I’m looking forward to reading the books they say will one day be written about him. The knowledge that my dad will someday be mentioned in the same breath as people I’ve only read about truly blows my mind.
When I was a little girl, I wanted to be a black man. I also wanted to be blind, because: Geordi LaForge.
When I was seven years old, I wanted to be a little boy. I called myself ‘Mark’, and my parents let me get a butch haircut and dress in flannel. (Don’t ask me to explain their reasoning.)
By age eight, I was some kind of genderless alien from the far reaches of our solar system. (Not joke; birthday cake read “Happy Birthday Zoing”.)
By age nine, I had transitioned back to female because I wanted to be a tattooed biker chick named Skull. But the only person who actually called me that was a second grader named T-Bone. (Also not joke.)
I eventually decided I wanted to be an Amazon. I just didn’t want to suffer the company of other females.
So if Cory Booker chooses to identify as Spartacus, Clarence Thomas needs to BACK THE FUCK OFF. 😤
“Some people think Peppermint Patty is a girl.”
Watching a video about mammals (01/10/18):
“Aaaah, Mommy! That sheep just POOPED OUT ANOTHER ONE!”
“How come everybody wants to mindhack Captain Picard?”
Playing with lego starships (04/06/18):
“Captain, there’s a space-time continuum!”
“Oh, no! Prepare to open fire!”
“So how come [relative] is getting a colonoscopy? He lose his keys or something?”
“I don’t think Grandma has any money. I think she depends on Grandpa. I think she’s using him to get groceries.”

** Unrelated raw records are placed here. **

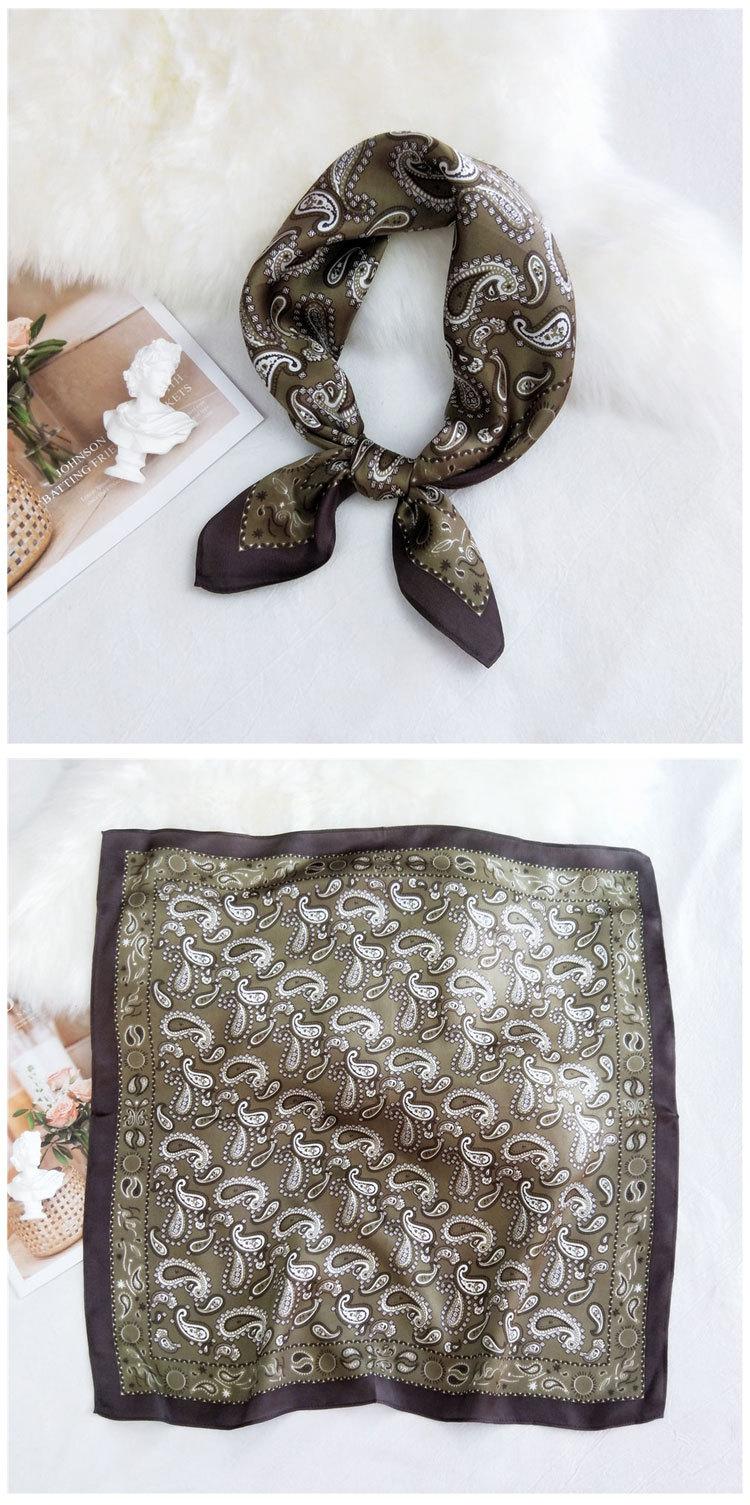 mulberry silk korean wave dot small square scarf  NHMN269309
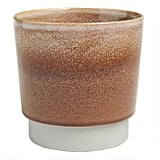 Brown Reactive Glaze Cement Planter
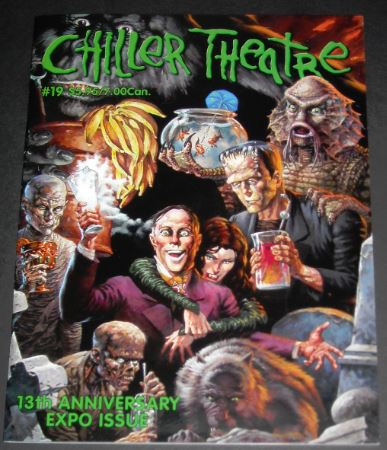 Chiller Theatre Program2003 Cover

TRANSLATION: “Grandma never carries cash, and Grandpa went grocery shopping last week because Grandma hurt her foot.”
“Don’t you lose your kidneys when you give birth? Or is it when you get married?”

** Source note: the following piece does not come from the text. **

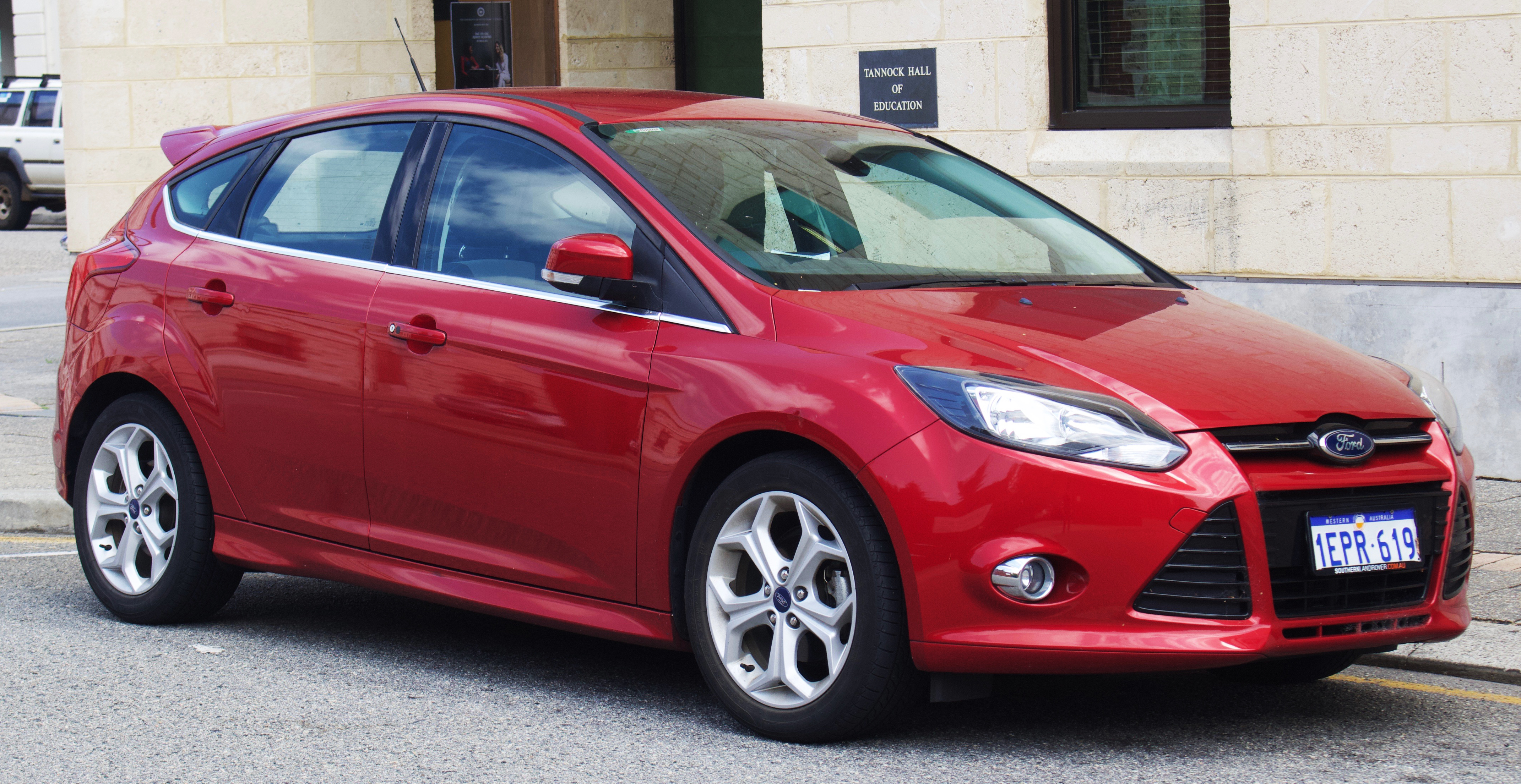 Ford Focus Third Generation Wikipedia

“I’m not just good; I’m frickin’ good.”
“They should sell lives at the store. I’m talking about immortality, not slavery.”
Grandpa goes over a speed bump, instead of around it (08/23/18):
“And he faces it like a man!”
“Do you know what I’m gonna get you for your next birthday, Grandma? A life.”
“If I was a prisoner, I’d want to be alone in my bed.”
If my kid ever becomes one o’ them trans-sexshuals, or one o’ them homo-sexshuals, or a Democrat, it’ll be because I let him wear his hair down to his collar.
Which is almost enough to persuade me to let Grandpa take him for a haircut. (I’d never forgive myself if my child grew up to become a Democrat.)
It just hit me all of a sudden… •••• is the same age I was when I first discovered the glory of Howard Stern. Somewhere there are photographs of me wearing sunglasses and a long, curly black wig, my little fist clenching the neck of a rubber chicken. ••••’s grandfather took those pictures to show to people at work. At the time, I didn’t understand the significance of the rubber chicken.
And to think, last night I was giving the kid a hard time about liking Super Samarai Power Rangers. I told him that crap is one of the leading causes of brain damage in children under the age of ten. I don’t think he believed me, though it’s probably the truth.
Grandpa has been donating money to some Native American elementary school for years, and every Christmas without fail they send him some token of appreciation, handcrafted by the (ridiculously talented, Jesus Christ!) children, whom I of course long ago dubbed The Little Injuns That Could. (Grandpa says I’m an asshole.)
This year they sent Grandpa a dreamcatcher keychain, which he in turn gave to ••••. When •• showed it to me last night, I smiled and replied, “What a coincidence!” (vocab word), and I raised my shirt a bit to let him see that I happened to be wearing a dreamcatcher navel ring.
A few minutes later, I hear frustrated noises coming from the living room and walk in to discover my son attempting to hook the damned thing onto his own belly button, totally bewildered as to “WHY WON’T IT STAY??